POSTDOCTORAL POSITION IN GROWTH AND METABOLIC REGULATION IN CANCER
Postdoctoral opportunities are available to study the control of growth and metabolism in eukaryotes, and the role in cancer and other human diseases. Through genetic and genomic approaches in model organisms, we have identified a large panel of genes involved in these processes. Our current efforts are directed at understanding their functions in normal physiology and diseases in yeast, cultured human cells/organoids, genetically engineered mice and patient samples. Projects in the lab include:
Nutrient Signaling and Human Diseases: Cell growth is a process of assimilating extracellular nutrients such as amino acids and converting them into cell mass. Nutrients are not only basic cell building blocks, but also key chemical signals dictating cell growth and metabolism. mTOR has emerged as a central regulator of cell growth and metabolism in response to nutrient signals.
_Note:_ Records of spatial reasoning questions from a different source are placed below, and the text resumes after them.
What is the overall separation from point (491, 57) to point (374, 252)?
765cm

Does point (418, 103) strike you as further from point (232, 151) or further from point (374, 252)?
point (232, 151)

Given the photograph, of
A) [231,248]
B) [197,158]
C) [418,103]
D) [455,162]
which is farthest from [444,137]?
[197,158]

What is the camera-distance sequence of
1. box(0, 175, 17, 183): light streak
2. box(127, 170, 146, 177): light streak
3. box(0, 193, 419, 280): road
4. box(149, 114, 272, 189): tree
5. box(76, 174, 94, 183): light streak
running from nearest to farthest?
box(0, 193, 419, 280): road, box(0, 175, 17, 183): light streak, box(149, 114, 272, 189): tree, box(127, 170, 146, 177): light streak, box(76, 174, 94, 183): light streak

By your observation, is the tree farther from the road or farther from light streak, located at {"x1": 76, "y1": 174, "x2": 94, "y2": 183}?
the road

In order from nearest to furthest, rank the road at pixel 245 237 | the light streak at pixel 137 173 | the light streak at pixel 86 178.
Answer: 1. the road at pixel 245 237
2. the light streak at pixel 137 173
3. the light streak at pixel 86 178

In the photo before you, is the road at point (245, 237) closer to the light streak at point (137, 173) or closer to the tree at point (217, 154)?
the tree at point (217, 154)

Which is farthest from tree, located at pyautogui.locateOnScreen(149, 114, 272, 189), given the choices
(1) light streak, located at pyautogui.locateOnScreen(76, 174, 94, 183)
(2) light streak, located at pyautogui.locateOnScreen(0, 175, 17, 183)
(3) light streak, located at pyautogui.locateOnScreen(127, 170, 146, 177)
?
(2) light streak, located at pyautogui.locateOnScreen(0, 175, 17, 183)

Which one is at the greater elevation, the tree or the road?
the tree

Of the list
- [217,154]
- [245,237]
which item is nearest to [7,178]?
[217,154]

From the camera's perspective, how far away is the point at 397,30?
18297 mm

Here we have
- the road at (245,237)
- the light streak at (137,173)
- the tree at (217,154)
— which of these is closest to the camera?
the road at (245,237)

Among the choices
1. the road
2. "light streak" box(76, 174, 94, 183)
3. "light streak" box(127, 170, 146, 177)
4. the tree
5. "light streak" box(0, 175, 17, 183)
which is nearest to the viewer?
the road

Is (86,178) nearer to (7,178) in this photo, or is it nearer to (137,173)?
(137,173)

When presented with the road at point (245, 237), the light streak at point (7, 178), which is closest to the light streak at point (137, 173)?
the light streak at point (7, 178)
We are using yeast and animal cells as models to tease out key steps in nutrient sensing, growth regulation and malignant growth. Aberrant nutrient signaling is a key contributor to diverse human diseases. For example, poor control of nutrient homeostasis is a major cause for cancer, diabetes, obesity and cardiovascular diseases. We are further investigating how aberrant nutrient signaling results in hyper-activation of mTOR pathway and promote pathological changes such as oncogenic transformation.
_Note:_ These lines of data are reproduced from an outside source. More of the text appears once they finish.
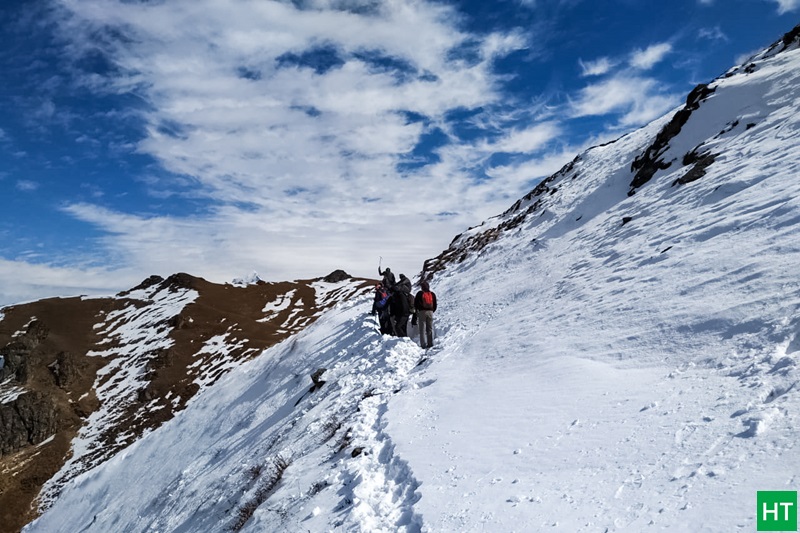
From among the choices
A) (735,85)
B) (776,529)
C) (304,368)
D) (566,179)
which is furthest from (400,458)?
(566,179)

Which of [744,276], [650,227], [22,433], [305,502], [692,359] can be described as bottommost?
[22,433]

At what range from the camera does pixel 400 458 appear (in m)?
8.62

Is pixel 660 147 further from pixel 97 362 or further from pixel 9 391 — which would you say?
pixel 9 391

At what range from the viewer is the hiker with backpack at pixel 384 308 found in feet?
62.8

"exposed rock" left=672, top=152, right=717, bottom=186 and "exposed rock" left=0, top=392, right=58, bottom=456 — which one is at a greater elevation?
"exposed rock" left=672, top=152, right=717, bottom=186

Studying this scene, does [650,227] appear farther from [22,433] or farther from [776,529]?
[22,433]

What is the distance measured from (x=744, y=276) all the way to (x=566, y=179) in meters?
25.0

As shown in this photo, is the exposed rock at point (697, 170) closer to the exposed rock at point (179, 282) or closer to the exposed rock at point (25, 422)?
the exposed rock at point (25, 422)

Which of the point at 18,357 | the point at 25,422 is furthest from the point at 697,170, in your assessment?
the point at 18,357

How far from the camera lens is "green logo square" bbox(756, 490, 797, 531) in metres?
3.97

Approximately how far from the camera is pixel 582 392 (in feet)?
26.9

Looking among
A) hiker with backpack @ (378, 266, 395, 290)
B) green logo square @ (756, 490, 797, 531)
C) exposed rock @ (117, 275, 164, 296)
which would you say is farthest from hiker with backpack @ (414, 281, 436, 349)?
Answer: exposed rock @ (117, 275, 164, 296)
Metabolic Stress and Cancer: During cell energy metabolism, by-products known as reactive oxygen species (ROS) are produced. ROS oxidizes macromolecules such as DNA and protein and causes metabolic stressThe cell has developed the ability to sense ROS level, and to closely coordinate metabolic activity and cellular defense mechanisms against ROS. We recently discovered SOD1 as a stress activated transcription factor that regulates diverse antioxidant genes. We are investigating the mechanisms by which the cell coordinates cell metabolism and oxidative stress response under different environmental and pathological conditions. Due to elevated metabolic activity, cancer cells produce very high levels of ROS. Thus they are highly dependent on anti-oxidative mechanisms for survival. We are currently developing new anticancer strategies to explore this vulnerability of human malignancies.
mTOR-targeted Therapy: mTOR forms two distinct protein complexes mTORC1 and TORC2, regulating cell growth and survival, respectively. mTOR pathway is frequently hyper-activated in human cancers, rendering oncogenic advantages in growth and survival. We are interested in understanding how cancer patients respond differently to mTOR inhibitors. Through a better understanding of the genetic and molecular basis of drug sensitivity and resistance, we hope to develop personalized treatment of cancer patients with TOR-targeted therapeutics.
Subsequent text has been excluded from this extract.